Дядюшка Монтегю жил неподалеку от нас. Строго говоря, он приходился мне не дядей, а, скорее, дедушкой – не то двоюродным, не то троюродным. Но поскольку мои родители так и не смогли прийти к единому мнению относительно отдаленности или близости родства с ним, я счел за лучшее называть его просто дядюшкой.
Не припомню, чтобы хоть раз, когда я шел к дядюшке, деревья в лесу стояли одетыми в зеленую листву. Я видел этот лес или голым и морозным, или белым от снега, а листья – палыми, мертвыми и гниющими на земле.
Сразу за лесом тропинка упиралась в хитроумно устроенную калитку – такую, что войти в нее можно было только по одному, а как войдешь, она сама захлопывалась, чтобы овцы не ушли через нее куда не надо. Ума не приложу, зачем между лесом и лугом понадобилась калитка: ни на лугу, ни где-то еще в дядюшкиных владениях мне не попадалось на глаза ни единого живого существа – во всяком случае такого, что хоть как-то могло сойти за домашнюю скотину.
Эта калитка мне никогда не нравилась. У нее была чертовски тугая пружина, которую дядюшка смазывал гораздо реже, чем надо бы. Из-за этого всякий раз, проходя через калитку, я с необъяснимым ужасом чувствовал, что попал в западню. Охваченный глупой паникой, я представлял себе, что сзади на меня надвигается нечто жуткое.
Торопливо потянув на себя скрипучую дверцу и протиснувшись в калитку, я оглядывался назад и, естественно, видел лишь невысокую каменную ограду и за ней все тот же знакомый лес. И все равно, шагая по лугу, я на всякий случай еще разок оглядывался через плечо: так сильно я надеялся (или, вернее сказать, опасался) кого-то – ну или что-то – увидеть. Но так никогда и не увидел.
И все же свой путь к дому дядюшки я не всегда совершал в полном одиночестве. Иногда за мной тайком следовали дети из деревни. У меня с ними не было ничего общего, как и у них со мной, потому что дома я появлялся редко и почти весь год проводил в школе-интернате. Я ни в коем случае не сноб, но мы с ними принадлежали к двум разным мирам.

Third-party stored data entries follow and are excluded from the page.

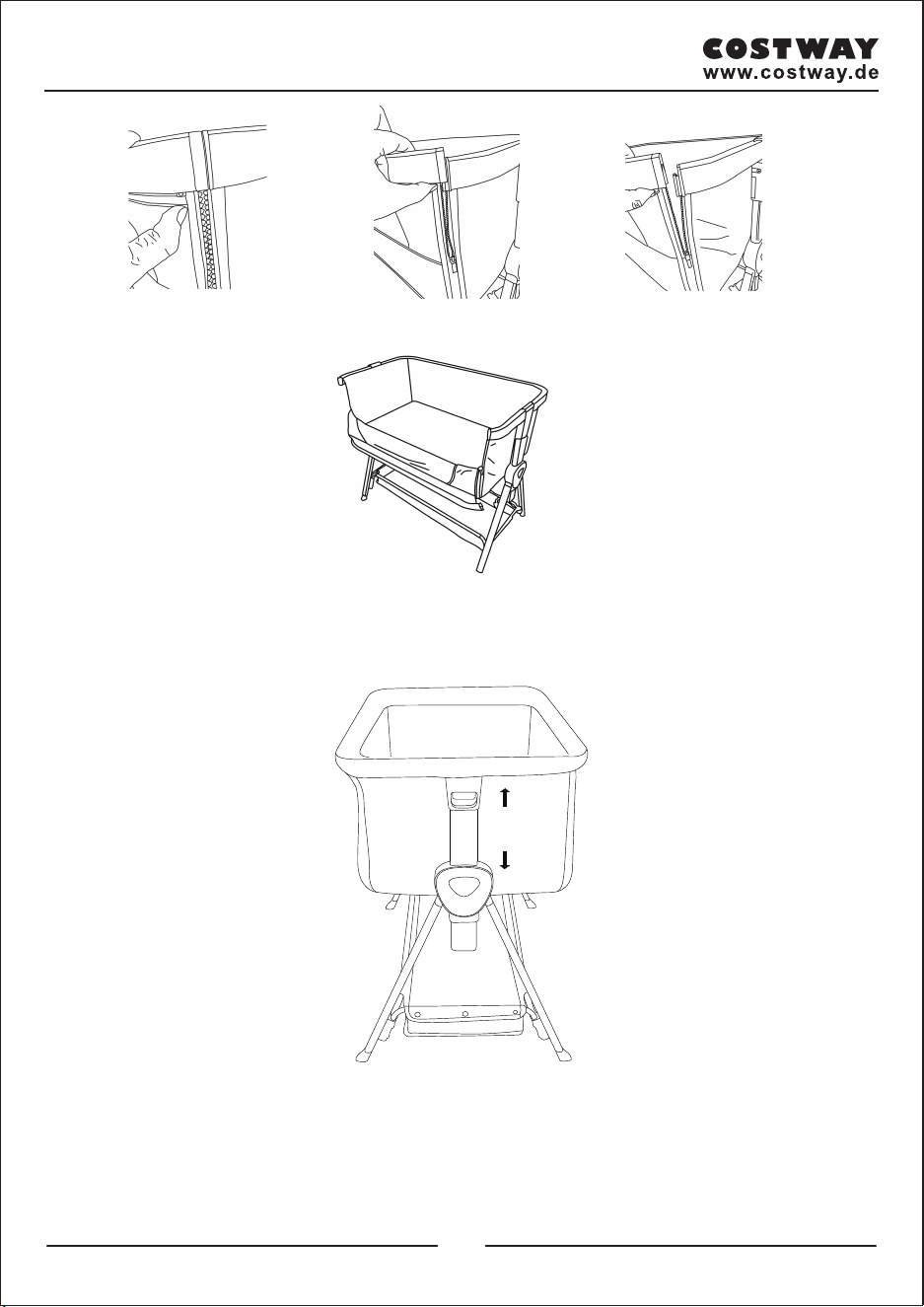 COSTWAY
www.costway.de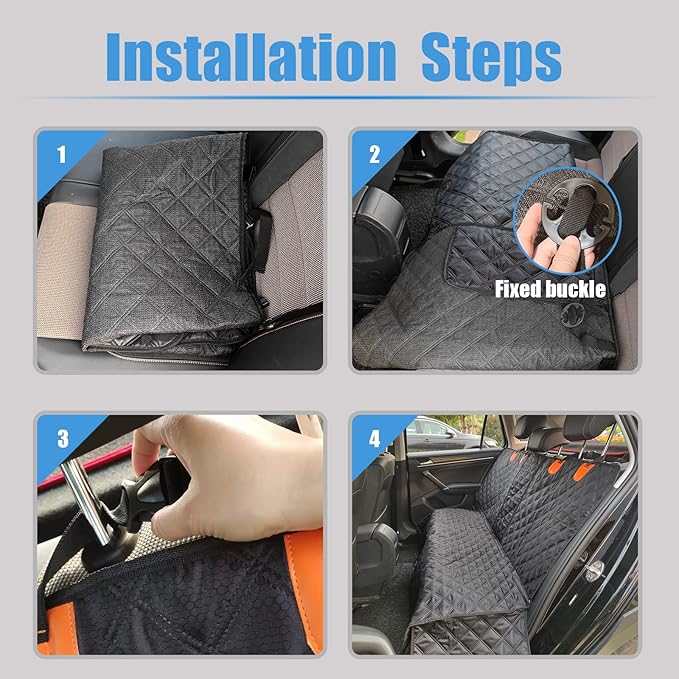 Installation Steps

1

2

Fixed buckle

3

4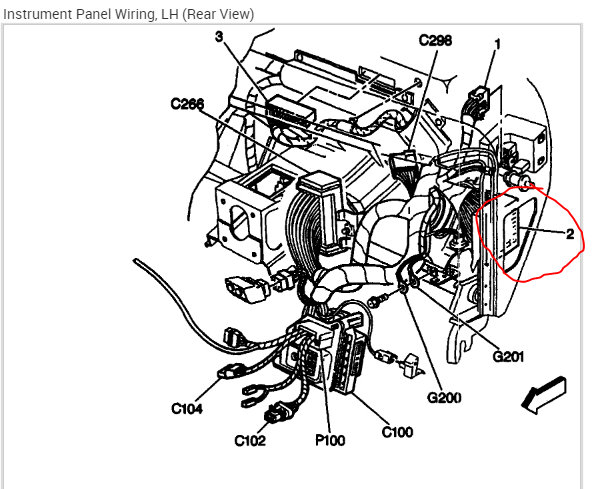 Instrument Panel Wiring, LH (Rear View)

3
C298
1
C266
2
G201
G200
C104
C102
P100
C100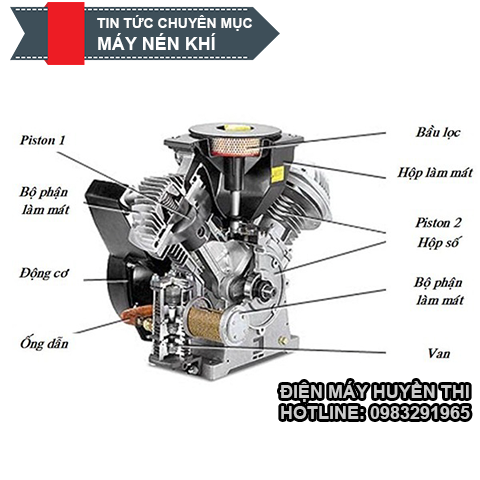 TIN TỨC CHUYÊN MỤC
MÁY NÉN KHÍ

Piston 1

Bộ phận làm mát

Động cơ

Ống dẫn

Bầu lọc

Hộp làm mát

Piston 2

Hộp số

Bộ phận làm mát

Van

ĐIỆN MÁY HUYỀN THI
HOTLINE: 0983291965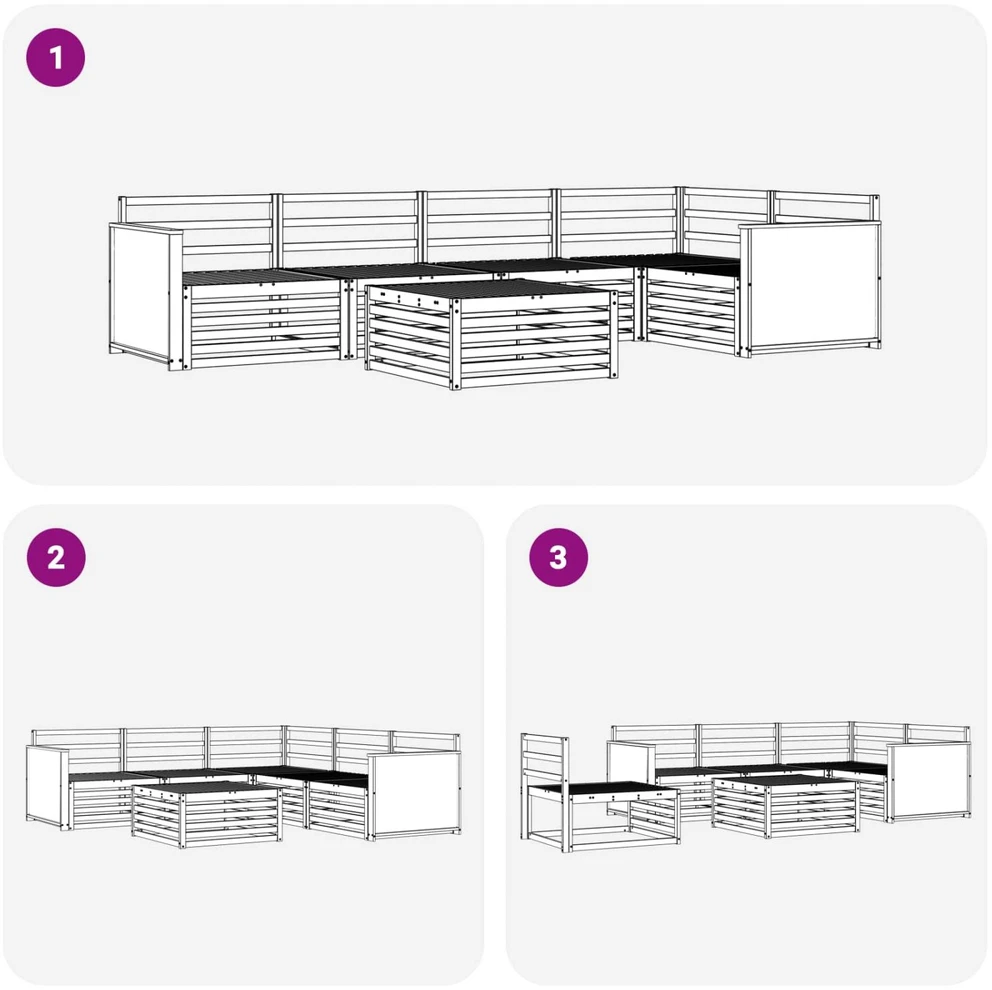 1

2

3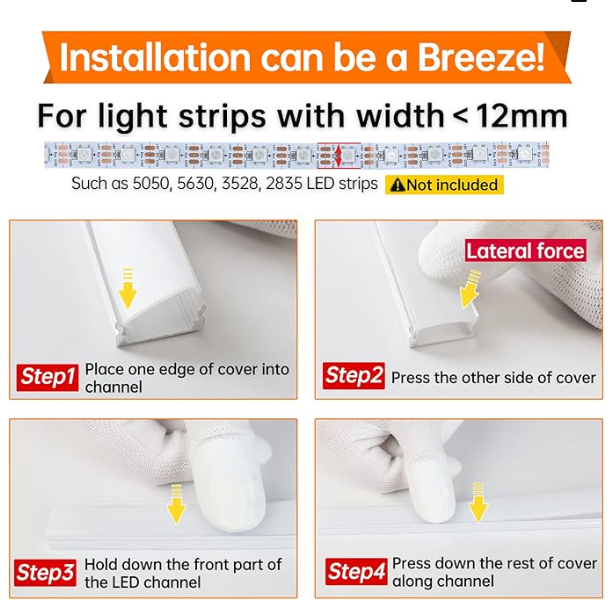 Installation can be a Breeze!

For light strips with width < 12mm

Such as 5050, 5630, 3528, 2835 LED strips Not included

Step1 Place one edge of cover into channel

Lateral force

Step2 Press the other side of cover

Step3 Hold down the front part of the LED channel

Step4 Press down the rest of cover along channel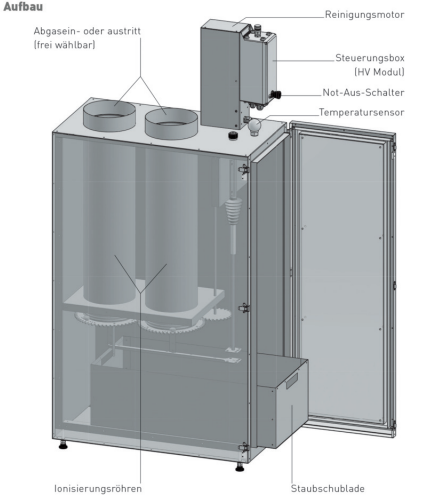 Aufbau

Abgasein- oder austritt
(frei wählbar)

Reinigungsmotor

Steuerungsbox
(HV Modul)

Not-Aus-Schalter

Temperatursensor

Ionisierungsröhren

Staubschublade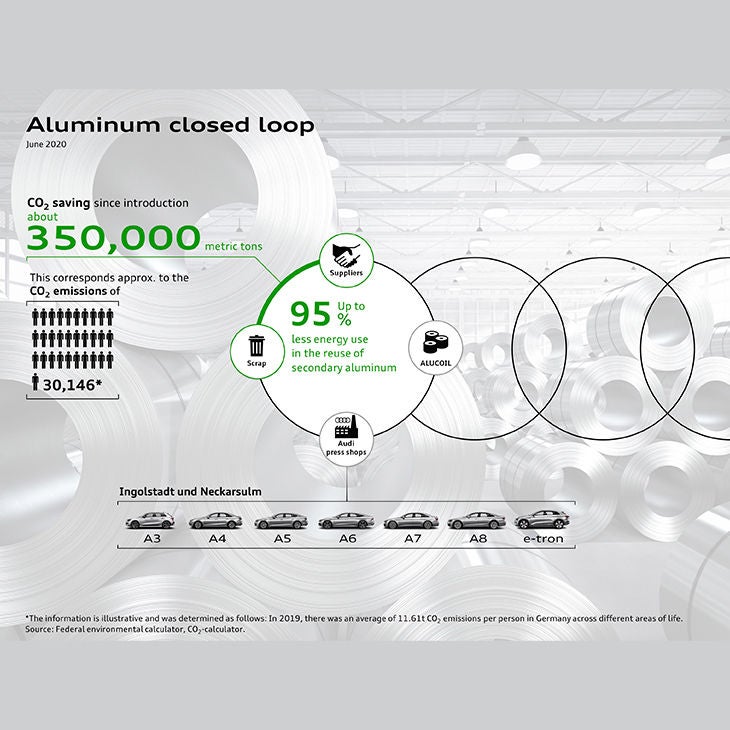 Aluminum closed loop
June 2020

$CO_2$ saving since introduction
about
350,000 metric tons

This corresponds approx. to the $CO_2$ emissions of

30,146*

Suppliers

Up to
95 %
less energy use in the reuse of secondary aluminum

Scrap

ALUCOIL

Audi press shops

Ingolstadt und Neckarsulm

A3
A4
A5
A6
A7
A8
e-tron

*The information is illustrative and was determined as follows: In 2019, there was an average of 11.61t $CO_2$ emissions per person in Germany across different areas of life.
Source: Federal environmental calculator, $CO_2$-calculator.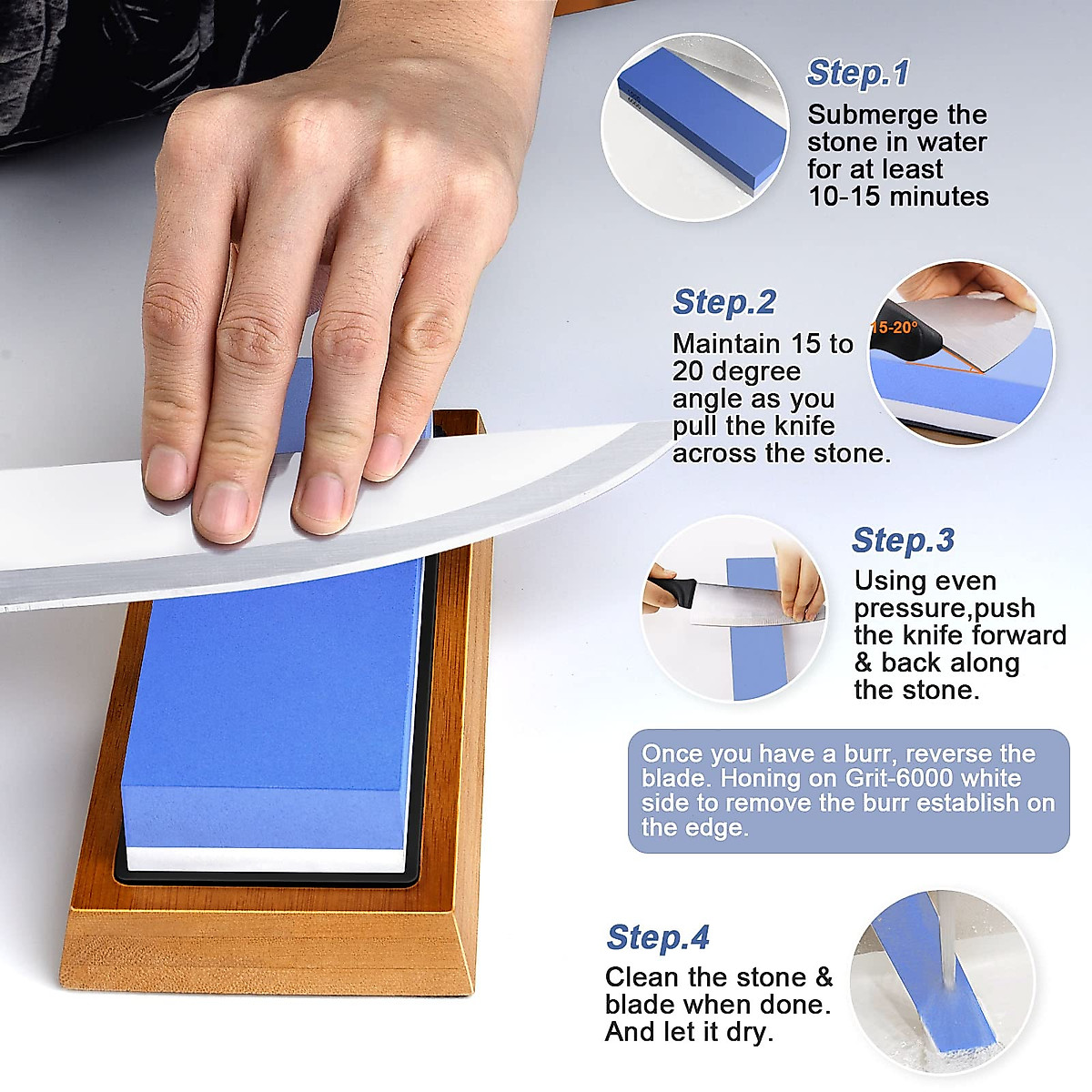 Step.1
Submerge the stone in water for at least 10-15 minutes

Step.2
Maintain 15 to 20 degree angle as you pull the knife across the stone.

15-20°

Step.3
Using even pressure,push the knife forward & back along the stone.

Once you have a burr, reverse the blade. Honing on Grit-6000 white side to remove the burr establish on the edge.

Step.4
Clean the stone & blade when done. And let it dry.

Иногда – как и в день, о котором идет речь, – я замечал их между деревьев. Они ко мне не приближались и никогда со мной не заговаривали. Только молча стояли в лесном полумраке. Они, без всякого сомнения, старались меня напугать, и это у них получалось. Но я тщательно скрывал страх и, притворившись, будто не обращаю на них внимания, продолжал путь.
Весь луг густо и неровно зарос высокой травой с вкраплениями побуревших сухих головок чертополоха, ворсянки и купыря. По дороге к воротам сада мне попалась полоска примятой травы. Пересекая ее, я уловил какое-то копошение в гуще травы и решил, что это, должно быть, кролики или фазаны. У ворот в сад я, как делал это каждый раз, немного помедлил и окинул взглядом дом. Он стоял на небольшом пригорке, как часто стоят церкви, и при этом в окружавшем его, обнесенном стеной саде было что-то от кладбища, а сам дом с его стрельчатыми готическими окнами, шпилями и ажурной каменной резьбой отдаленно походил на церковь. Ворота нуждались в смазке не меньше калитки между лесом и лугом, а засов был таким тяжелым, что моих детских сил едва хватило на то, чтобы его поднять; ледяной, мокрый металл засова холодом обжег мне пальцы до самых костей.
Повернувшись запереть за собою ворота, я, как всегда, посмотрел в сторону родительского дома и подивился, как так получается, что его совсем не видно за деревьями, и почему в исключительной тишине этого места сразу кажется, будто на многие мили вокруг нет ни единой живой души.
От ворот до дядюшкиной двери тропинка шла по лужайке мимо странного сборища фигурных кустов. Не приходилось сомневаться, что некогда эти массивные тисы были пострижены в виде привычных всем конусов и птиц, но уже несколько лет росли на свободе, предоставленные самим себе. Теперь эти одичавшие кусты зловеще обступали дом, приглашая воображение углядеть в своих бесформенных очертаниях подобие клыков, тень кожистого крыла, намек на коготь или глаз.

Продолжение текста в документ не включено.